AIM OF THE EXERCISE:
Reproduce a passage from the records below verbatim. Begin at the line that contains "Which one of" and stop after the line that contains "would you say".

---+---

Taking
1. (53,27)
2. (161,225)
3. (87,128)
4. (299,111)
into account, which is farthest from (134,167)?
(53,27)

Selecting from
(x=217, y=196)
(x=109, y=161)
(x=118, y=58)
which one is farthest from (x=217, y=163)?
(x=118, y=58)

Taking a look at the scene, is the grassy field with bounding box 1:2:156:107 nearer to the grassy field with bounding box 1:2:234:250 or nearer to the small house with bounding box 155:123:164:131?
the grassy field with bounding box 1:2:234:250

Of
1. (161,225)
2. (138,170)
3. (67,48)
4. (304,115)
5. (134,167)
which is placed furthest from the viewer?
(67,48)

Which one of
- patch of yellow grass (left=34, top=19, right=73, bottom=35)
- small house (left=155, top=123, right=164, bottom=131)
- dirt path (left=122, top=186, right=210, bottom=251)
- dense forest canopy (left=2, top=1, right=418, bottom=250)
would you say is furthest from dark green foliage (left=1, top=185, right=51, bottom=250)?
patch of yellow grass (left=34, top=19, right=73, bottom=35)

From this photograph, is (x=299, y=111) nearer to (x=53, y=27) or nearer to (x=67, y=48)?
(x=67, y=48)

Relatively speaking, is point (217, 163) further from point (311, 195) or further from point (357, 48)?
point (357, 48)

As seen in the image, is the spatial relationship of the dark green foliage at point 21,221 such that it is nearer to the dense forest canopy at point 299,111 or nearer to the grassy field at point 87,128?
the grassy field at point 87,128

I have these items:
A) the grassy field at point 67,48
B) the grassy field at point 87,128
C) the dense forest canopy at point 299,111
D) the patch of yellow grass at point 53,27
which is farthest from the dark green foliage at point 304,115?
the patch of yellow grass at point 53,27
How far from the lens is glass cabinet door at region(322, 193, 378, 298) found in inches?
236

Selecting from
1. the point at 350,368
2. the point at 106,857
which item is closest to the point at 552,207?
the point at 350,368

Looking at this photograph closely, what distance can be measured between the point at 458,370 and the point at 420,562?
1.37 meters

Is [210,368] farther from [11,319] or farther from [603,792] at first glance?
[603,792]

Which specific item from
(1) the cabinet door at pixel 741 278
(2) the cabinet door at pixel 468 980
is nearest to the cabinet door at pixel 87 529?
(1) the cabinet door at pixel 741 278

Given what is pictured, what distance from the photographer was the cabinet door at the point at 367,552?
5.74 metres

---+---

FINAL RESULT:
Which one of
- patch of yellow grass (left=34, top=19, right=73, bottom=35)
- small house (left=155, top=123, right=164, bottom=131)
- dirt path (left=122, top=186, right=210, bottom=251)
- dense forest canopy (left=2, top=1, right=418, bottom=250)
would you say is furthest from dark green foliage (left=1, top=185, right=51, bottom=250)?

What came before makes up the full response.